Torna quindi ad aumentare anche il divario tra ricchi e poveri. Il primo decile della popolazione calcolato in base ai redditi conta su una quota del reddito nazionale del 2,5%, in calo tra il 2023 e il 2024. L’ultimo decile, quello più ricco, esprime una quota del reddito nazionale del 24,8%, in aumento sul 24,1% del 2023.
Su questi dati ha ovviamente impattato in maniera significativa l’andamento dei prezzi. Il mancato rinnovo di tanti contratti collettivi ha peggiorato ulteriormente la situazione.

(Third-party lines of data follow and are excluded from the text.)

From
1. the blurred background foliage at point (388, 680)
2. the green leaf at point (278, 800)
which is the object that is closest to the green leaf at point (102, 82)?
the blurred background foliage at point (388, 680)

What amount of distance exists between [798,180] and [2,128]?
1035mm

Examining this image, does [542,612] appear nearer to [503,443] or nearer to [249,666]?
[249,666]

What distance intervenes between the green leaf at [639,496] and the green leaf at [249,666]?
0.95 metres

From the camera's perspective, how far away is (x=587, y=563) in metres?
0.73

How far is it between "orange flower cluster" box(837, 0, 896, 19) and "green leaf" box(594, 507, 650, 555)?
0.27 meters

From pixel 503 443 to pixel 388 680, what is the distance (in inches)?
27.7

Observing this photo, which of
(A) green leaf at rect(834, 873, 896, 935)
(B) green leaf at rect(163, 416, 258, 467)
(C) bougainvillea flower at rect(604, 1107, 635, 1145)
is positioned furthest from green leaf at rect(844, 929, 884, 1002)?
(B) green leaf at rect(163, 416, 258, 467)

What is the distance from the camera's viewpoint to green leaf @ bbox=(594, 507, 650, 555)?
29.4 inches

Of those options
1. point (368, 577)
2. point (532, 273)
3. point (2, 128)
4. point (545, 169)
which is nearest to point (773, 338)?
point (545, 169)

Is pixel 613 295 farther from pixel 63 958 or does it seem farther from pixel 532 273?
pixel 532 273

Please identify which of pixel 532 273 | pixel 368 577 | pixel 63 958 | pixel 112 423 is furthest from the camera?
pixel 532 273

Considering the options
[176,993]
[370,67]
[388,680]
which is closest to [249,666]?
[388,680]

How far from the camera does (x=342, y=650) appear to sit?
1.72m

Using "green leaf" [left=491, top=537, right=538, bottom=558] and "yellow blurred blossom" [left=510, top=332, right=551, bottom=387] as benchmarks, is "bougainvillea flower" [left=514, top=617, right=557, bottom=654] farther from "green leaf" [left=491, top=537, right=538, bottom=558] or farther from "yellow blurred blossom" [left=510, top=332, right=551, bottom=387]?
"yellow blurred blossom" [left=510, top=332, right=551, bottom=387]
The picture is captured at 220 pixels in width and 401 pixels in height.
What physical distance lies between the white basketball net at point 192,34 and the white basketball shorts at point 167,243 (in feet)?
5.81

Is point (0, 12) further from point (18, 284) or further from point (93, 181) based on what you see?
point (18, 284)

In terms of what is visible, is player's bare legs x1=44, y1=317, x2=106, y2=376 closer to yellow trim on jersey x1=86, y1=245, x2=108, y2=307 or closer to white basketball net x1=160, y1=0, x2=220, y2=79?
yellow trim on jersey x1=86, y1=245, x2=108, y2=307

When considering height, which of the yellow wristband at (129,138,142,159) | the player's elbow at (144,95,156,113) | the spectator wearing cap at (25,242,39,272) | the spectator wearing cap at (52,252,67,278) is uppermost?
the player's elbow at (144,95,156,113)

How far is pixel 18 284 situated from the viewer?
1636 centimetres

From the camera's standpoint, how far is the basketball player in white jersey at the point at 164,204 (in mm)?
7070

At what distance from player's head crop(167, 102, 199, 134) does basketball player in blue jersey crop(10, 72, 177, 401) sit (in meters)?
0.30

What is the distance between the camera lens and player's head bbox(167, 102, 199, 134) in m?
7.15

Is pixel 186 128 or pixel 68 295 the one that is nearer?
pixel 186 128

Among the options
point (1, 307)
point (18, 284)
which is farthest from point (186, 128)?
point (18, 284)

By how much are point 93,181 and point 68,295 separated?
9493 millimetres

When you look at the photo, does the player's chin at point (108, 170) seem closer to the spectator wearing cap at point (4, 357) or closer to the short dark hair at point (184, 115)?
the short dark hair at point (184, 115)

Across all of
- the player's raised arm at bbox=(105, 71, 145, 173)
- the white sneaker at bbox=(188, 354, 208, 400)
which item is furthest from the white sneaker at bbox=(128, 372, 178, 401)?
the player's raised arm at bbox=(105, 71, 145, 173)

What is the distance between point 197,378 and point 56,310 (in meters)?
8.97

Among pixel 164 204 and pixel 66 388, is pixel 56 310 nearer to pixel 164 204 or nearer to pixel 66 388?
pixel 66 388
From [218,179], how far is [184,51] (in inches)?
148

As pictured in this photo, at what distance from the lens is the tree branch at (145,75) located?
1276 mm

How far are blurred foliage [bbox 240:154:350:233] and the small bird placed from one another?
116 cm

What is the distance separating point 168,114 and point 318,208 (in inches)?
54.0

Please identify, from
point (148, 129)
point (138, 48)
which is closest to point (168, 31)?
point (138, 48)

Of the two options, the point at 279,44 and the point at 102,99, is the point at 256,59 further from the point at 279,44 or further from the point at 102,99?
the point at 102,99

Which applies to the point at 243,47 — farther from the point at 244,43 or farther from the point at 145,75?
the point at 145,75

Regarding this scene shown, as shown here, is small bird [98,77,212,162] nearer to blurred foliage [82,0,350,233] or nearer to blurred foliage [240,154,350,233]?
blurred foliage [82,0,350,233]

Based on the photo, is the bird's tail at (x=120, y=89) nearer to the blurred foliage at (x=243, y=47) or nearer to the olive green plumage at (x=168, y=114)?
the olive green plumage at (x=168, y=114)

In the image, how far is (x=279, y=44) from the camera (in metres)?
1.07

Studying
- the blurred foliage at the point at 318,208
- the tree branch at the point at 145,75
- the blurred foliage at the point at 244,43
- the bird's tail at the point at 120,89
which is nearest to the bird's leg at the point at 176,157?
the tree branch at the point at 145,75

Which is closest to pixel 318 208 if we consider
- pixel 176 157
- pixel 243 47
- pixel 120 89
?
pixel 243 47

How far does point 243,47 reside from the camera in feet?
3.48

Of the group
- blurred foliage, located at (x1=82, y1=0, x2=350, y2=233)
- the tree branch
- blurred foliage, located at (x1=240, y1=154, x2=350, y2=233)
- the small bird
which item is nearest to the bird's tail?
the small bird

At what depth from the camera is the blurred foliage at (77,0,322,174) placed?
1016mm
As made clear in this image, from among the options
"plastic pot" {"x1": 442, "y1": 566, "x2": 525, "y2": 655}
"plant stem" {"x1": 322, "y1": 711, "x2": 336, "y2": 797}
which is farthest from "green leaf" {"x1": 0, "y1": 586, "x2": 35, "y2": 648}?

Risultano però piuttosto intollerabili le accuse che dal centrosinistra sono state mosse al governo: non perché l’esecutivo Meloni non abbia responsabilità per questi dati, ma perché la condivide con l’opposizione.
Arturo Scotto, capogruppo PD in commissione Lavoro alla Camera, ha affermato che “c’è un tabù che il governo Meloni non vuole rompere: si chiama salario minimo”. È lo stesso tabù che ha accompagnato i precedenti governi, con il centrosinistra che ha depotenziato ogni proposta concreta e che ha anzi assecondato la linea della moderazione salariale quando l’inflazione – da profitti – volava.
Oggi la strumentalizzazione delle retribuzioni di milioni di lavoratori mette ancora più in pericolo la loro capacità di garantirsi una vita per lo meno dignitosa, come i dati dell’Eurostat confermano senza appello.